No.1–No.36
Mit der collagenartigen Darstellung des abstrakten Begriffes Zeit in einer abgeschlossenen Serie von chronologischen Reliefabbildungen beschäftigt sich der Künstler Gerd Pfleiderer. Als Objekte seiner Gestaltungsarbeit verwendet Pfleiderer Relikte und Überbleibsel aus dem Leben von Menschen und persönliche Gegenstände, die für den einzelnen einen besonderen Wert haben, aber nach dem Verschwinden der Bezugsperson vollkommen wertlos zu sein scheinen. Pfleiderer verwendet beispielsweise Zeitungsausschnitte mit Todes oder Heiratsanzeigen als Meilensteine des Begriffes Zeit im Verhältnis zum Leben, denn gerade der Beginn und Ende haben für den Künstler eine besondere Relevanz.

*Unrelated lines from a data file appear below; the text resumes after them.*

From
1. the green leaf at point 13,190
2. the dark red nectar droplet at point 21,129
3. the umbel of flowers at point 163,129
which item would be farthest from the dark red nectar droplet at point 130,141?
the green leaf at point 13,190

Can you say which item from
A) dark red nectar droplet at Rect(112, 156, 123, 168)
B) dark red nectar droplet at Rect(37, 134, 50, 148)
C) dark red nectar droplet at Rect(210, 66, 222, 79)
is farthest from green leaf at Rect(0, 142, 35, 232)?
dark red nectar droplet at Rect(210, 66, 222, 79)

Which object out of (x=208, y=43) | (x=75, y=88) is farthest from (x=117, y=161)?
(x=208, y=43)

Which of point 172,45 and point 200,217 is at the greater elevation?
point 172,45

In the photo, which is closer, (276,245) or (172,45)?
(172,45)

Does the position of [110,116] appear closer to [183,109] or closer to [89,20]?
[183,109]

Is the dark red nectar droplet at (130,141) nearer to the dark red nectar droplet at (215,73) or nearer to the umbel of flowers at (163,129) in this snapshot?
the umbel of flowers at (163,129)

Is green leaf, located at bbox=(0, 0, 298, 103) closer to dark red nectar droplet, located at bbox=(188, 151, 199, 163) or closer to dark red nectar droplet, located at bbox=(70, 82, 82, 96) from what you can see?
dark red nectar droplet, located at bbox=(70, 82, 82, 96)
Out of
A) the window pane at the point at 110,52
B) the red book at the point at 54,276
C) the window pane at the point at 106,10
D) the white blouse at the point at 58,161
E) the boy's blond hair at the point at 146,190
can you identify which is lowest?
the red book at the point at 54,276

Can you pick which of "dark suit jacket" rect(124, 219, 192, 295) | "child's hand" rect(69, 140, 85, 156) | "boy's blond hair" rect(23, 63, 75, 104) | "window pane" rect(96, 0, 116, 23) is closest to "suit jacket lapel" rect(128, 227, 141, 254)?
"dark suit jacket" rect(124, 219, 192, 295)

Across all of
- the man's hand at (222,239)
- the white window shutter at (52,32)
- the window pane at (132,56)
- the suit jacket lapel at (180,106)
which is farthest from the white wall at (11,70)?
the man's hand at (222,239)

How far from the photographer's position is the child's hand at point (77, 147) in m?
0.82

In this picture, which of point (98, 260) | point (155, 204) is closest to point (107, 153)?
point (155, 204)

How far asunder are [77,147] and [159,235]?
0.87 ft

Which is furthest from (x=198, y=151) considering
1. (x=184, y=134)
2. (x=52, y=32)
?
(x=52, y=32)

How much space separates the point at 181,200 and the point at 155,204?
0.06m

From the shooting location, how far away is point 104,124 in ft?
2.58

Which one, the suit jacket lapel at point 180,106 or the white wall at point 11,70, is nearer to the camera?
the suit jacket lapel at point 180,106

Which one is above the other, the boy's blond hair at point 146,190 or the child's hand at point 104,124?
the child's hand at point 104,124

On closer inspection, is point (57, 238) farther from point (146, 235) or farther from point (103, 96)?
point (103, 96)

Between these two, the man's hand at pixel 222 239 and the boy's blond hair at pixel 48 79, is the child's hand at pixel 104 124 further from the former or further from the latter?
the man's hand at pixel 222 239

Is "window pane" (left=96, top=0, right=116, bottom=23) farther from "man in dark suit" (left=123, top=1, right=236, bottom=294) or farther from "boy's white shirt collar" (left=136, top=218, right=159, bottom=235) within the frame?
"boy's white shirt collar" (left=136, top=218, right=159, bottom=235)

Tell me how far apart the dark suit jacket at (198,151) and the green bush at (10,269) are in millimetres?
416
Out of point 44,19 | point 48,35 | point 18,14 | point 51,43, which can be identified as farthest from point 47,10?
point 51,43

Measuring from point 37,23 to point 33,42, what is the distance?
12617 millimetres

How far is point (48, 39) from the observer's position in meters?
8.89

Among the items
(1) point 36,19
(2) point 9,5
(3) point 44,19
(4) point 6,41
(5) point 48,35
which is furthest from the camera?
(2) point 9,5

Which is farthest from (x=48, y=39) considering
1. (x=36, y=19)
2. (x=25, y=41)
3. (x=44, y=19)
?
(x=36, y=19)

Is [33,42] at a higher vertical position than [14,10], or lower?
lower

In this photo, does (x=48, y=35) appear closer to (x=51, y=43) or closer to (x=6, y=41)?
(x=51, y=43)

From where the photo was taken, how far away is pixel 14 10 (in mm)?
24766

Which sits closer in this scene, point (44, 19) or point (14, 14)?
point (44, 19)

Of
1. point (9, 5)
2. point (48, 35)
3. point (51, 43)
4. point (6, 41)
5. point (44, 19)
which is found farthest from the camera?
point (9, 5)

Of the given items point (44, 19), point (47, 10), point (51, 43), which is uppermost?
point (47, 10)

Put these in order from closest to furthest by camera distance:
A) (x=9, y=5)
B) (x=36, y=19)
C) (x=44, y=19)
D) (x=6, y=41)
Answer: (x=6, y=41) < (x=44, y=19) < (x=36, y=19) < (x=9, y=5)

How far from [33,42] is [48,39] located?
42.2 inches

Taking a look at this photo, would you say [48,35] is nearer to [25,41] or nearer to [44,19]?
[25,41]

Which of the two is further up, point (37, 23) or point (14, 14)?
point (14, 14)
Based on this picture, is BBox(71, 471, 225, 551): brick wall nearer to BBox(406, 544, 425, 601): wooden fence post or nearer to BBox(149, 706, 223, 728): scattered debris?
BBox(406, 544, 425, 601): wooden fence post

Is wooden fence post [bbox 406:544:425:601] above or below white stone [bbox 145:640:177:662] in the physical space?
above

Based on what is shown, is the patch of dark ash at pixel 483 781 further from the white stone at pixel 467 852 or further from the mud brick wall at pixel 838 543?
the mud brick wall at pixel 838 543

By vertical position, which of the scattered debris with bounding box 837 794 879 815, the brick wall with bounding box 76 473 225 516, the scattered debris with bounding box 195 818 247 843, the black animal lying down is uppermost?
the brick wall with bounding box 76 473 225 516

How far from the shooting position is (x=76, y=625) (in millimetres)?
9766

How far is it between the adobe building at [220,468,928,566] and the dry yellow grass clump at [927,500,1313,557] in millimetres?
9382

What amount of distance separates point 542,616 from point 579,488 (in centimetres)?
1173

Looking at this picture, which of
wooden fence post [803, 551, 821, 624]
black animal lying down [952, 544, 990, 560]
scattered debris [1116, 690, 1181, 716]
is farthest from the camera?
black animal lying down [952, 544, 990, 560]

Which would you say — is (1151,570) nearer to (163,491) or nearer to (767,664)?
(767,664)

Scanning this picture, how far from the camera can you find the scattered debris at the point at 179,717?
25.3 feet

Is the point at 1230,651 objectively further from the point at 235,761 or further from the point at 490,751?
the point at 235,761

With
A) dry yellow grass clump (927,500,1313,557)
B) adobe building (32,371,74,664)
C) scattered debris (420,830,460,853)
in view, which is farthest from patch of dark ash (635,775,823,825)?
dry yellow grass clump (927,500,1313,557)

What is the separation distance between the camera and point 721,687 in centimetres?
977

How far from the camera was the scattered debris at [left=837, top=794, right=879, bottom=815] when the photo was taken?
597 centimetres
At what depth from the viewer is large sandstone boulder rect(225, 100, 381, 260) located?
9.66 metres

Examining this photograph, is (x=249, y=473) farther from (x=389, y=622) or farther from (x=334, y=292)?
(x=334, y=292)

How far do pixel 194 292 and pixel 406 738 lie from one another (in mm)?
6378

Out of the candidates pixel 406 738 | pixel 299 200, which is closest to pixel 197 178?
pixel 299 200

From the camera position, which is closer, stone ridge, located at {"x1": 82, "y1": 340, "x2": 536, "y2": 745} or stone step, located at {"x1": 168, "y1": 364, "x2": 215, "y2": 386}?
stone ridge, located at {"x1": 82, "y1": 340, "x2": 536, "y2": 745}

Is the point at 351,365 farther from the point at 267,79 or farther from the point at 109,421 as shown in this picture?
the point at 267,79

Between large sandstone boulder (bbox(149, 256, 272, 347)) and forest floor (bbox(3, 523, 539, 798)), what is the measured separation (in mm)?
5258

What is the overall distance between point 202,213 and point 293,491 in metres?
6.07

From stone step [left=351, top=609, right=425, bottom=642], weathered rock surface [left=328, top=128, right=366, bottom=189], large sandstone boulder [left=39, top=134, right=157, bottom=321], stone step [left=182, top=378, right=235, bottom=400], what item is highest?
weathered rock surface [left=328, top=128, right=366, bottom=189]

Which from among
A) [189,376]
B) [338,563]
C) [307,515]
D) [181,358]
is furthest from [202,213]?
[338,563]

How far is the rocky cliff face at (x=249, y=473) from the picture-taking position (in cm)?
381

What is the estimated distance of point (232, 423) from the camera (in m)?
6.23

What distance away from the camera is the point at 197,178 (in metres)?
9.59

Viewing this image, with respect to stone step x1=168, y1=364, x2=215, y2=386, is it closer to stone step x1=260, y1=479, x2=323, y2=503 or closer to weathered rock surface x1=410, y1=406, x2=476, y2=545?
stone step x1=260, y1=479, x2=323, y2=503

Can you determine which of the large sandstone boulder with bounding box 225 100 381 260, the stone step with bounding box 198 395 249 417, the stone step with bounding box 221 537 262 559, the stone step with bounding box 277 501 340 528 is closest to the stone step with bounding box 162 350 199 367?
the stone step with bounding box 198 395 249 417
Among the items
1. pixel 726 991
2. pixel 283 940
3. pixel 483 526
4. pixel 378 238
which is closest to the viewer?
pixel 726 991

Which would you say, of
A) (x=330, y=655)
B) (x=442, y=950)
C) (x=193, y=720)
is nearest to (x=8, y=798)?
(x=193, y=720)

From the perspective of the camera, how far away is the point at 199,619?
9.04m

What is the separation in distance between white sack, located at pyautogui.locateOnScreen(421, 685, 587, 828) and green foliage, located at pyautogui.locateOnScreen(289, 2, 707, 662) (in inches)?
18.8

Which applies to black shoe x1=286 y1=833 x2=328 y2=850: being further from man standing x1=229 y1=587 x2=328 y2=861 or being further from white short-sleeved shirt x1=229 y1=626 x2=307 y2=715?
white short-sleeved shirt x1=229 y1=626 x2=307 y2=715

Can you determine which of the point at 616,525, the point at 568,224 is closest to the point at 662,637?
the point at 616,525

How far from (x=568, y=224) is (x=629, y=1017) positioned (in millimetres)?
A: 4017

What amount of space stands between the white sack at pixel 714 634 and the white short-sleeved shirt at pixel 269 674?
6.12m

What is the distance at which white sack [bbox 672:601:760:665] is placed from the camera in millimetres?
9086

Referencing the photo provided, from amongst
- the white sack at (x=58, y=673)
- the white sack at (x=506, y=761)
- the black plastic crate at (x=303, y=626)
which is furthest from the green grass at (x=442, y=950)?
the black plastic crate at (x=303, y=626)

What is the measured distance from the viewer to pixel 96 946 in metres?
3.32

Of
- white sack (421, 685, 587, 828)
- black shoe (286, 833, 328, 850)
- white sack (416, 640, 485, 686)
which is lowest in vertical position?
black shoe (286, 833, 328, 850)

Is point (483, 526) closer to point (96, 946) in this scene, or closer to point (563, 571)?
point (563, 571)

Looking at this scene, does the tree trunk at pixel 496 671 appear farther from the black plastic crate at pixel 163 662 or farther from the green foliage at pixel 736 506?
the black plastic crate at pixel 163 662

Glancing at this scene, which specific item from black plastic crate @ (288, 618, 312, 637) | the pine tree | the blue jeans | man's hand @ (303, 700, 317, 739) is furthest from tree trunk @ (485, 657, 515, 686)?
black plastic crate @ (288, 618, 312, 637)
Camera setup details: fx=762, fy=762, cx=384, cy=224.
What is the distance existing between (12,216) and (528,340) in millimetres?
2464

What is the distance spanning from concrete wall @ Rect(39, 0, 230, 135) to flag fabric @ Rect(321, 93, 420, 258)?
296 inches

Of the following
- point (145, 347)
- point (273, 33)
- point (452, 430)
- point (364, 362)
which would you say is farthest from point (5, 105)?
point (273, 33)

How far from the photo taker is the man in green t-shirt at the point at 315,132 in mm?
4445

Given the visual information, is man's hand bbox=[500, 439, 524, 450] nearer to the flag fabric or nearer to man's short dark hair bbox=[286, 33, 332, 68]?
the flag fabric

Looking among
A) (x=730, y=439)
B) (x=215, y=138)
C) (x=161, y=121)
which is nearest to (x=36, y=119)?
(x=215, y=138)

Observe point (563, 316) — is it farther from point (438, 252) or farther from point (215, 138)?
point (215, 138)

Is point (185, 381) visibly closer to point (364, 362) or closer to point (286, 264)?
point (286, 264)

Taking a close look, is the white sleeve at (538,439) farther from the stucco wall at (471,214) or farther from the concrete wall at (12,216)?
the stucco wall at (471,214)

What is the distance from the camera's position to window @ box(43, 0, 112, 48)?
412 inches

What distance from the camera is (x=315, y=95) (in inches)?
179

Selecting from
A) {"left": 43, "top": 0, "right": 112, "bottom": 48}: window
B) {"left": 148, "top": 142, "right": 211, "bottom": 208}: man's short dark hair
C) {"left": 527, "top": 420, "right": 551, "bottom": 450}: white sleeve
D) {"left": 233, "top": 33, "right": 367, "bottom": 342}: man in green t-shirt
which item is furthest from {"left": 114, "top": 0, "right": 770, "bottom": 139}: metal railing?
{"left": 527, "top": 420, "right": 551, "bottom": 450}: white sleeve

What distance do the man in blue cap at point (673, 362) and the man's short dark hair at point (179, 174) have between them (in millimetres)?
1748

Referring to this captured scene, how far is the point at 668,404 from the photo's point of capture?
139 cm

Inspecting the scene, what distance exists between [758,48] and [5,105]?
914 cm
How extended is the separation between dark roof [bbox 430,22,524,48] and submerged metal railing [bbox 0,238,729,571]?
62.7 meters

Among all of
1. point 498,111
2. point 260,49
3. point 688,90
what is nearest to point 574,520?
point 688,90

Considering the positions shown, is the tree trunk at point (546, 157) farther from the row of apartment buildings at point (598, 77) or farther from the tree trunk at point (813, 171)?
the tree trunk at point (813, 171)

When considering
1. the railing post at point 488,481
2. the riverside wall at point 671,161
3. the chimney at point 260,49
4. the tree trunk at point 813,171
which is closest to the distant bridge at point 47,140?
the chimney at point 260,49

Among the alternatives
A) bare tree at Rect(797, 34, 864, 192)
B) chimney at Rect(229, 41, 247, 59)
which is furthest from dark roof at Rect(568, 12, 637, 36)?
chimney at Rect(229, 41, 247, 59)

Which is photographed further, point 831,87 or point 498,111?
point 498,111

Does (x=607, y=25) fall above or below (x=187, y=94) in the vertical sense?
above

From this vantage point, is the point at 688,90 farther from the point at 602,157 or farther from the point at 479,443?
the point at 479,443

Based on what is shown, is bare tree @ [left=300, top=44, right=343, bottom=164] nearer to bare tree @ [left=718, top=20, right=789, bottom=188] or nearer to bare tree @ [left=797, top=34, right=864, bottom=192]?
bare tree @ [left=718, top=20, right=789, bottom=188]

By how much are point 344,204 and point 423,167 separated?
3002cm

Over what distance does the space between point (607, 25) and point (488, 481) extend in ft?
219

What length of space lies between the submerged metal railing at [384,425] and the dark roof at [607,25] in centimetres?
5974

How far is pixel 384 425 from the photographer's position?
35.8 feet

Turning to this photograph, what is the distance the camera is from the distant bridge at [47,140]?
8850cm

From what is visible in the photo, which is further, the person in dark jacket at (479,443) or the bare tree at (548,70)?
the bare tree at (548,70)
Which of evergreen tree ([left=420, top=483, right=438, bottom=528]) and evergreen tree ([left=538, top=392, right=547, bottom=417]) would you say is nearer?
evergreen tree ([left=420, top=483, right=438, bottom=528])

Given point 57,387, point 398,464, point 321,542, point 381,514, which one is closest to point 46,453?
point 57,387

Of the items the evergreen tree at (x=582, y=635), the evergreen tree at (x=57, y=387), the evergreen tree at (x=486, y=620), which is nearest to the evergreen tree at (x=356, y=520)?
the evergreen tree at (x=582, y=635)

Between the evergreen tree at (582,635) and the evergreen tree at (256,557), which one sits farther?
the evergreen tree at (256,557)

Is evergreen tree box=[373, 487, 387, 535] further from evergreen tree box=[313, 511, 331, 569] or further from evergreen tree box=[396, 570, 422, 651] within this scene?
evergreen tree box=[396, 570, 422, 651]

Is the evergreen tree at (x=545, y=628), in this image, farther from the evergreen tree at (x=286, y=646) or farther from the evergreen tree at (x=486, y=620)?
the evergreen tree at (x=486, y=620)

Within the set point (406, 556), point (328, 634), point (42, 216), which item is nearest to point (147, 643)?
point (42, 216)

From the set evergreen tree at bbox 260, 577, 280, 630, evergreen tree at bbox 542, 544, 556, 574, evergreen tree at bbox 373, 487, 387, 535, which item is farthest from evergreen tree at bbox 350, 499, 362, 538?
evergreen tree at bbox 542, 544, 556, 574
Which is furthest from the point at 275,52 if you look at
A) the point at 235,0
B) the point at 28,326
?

Die teilweise in Braun- und Grautönen ausgeführte Hintergrundbemalung illustriert die Vergänglichkeit des menschlichen Individuums, das im Verhältnis zum absoluten, fast unendlichen Zeitbegriff verschwindend gering wird. Dies kommt in seinen Werken sehr genau zum Ausdruck: Teilweise hat er sehr personenbezogen gearbeitet, indem er persönliche Dinge des täglichen Gebrauchs in einer Collage des Lebens zusammengebracht hat. Hierfür verwendete er teilweise auf dem Flohmarkt angekaufte alte Schachteln mit scheinbar wertlosen Briefen. Doch beim intensiven Beschäftigen mit den Objekten erschloss sich für den Künstler eine eigene Realität, die aus seiner Phantasie entstanden ist und aus seiner Sicht eine mögliche relative Wahrheit wird. Allerdings sind seine Versinnbildlichungen recht abstrakt und interpretationsbedürftig gehalten, nicht nur um das Interesse des Betrachters zu wecken, sondern auch um zur Auseinandersetzung mit dem Assoziationsfeld des Wortes Zeit und Leben anzuregen.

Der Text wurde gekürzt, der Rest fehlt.